Why so many brackets?!

#include <stdio.h> void * square (const void *num); int main() { int x, sq_int; x = 6; sq_int = square(&x); printf("%d squared is %d\n", x, sq_int); return 0; } void* square (const void *num) { static int result; result = (*(int *)num) * (*(int *)num); return(result); } This is from the function pointers lesson in C. What the?! Why is there so many brackets at the bottom. This entire thing makes no sense!

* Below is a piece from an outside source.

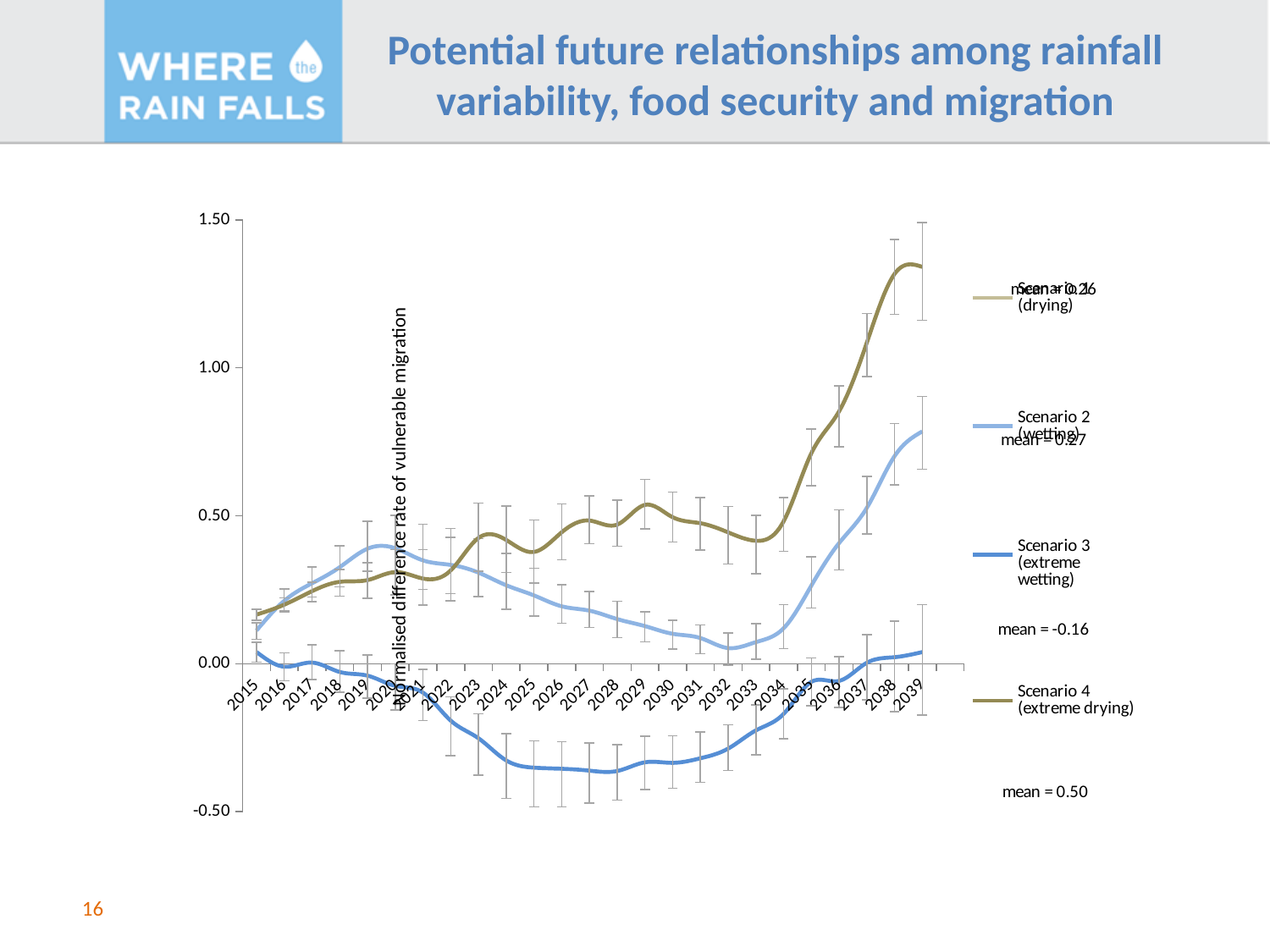
What type of chart is shown on the slide? line chart Does the Scenario 4 (extreme drying) line rise or fall between 2034 and 2039? rise How many scenarios does the legend list? 4 In 2039, which is higher: Scenario 4 (extreme drying) or Scenario 2 (wetting)? Scenario 4 (extreme drying) Is the value for Scenario 3 (extreme wetting) in 2028 greater or less than 0.00? less What is the label of the vertical axis? Normalised difference rate of vulnerable migration What mean value is shown for Scenario 3 (extreme wetting)? -0.16 Is the value for Scenario 4 (extreme drying) in 2039 greater or less than 1.00? greater How many years are plotted along the x axis? 25 What is the first year shown on the x axis? 2015 Is the value for Scenario 2 (wetting) in 2039 greater or less than 0.50? greater Does the Scenario 2 (wetting) line rise or fall between 2020 and 2032? fall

c++functions pointers return c void function-pointers

24th Jun 2020, 11:20 AM

Clueless Coder

3 Respostas

+ 2

I see.. Anyway IMHO the example is not very good, since the current Playground compiler complains the absence of 2 casts, in line sq_int = square(&x); ...it must be: sq_int = (int)square(&x); and in line return(result); ... it must be: return (void *)result; Furthermore, even adding the two casts - again in current Playground compiler which is 64bit - we must be careful, since we are casting from 64 to 32 bits and viceversa

24th Jun 2020, 12:21 PM

Bilbo Baggins

+ 1

In fact there is no reason for square() to take "const void *" as argument and return "void *" as result; all this as a collateral effect forces to use confusing casts. The whole thing can be simplified as: #include <stdio.h> int square (int num) { return num*num; } int main() { int x, sq_int; x = 6; sq_int = square(x); printf("%d squared is %d\n", x, sq_int); return 0; }

24th Jun 2020, 11:51 AM

Bilbo Baggins

+ 1

~ swim ~ Sorry for asking again. I'm having some issues with this code https://code.sololearn.com/caZnuh2493H2/?ref=app I've been trying for a while and I just can't get it right. I was hoping I'd get used to C by practicing but it's just winding me up. Also thanks for your answer.

24th Jun 2020, 12:25 PM

Clueless Coder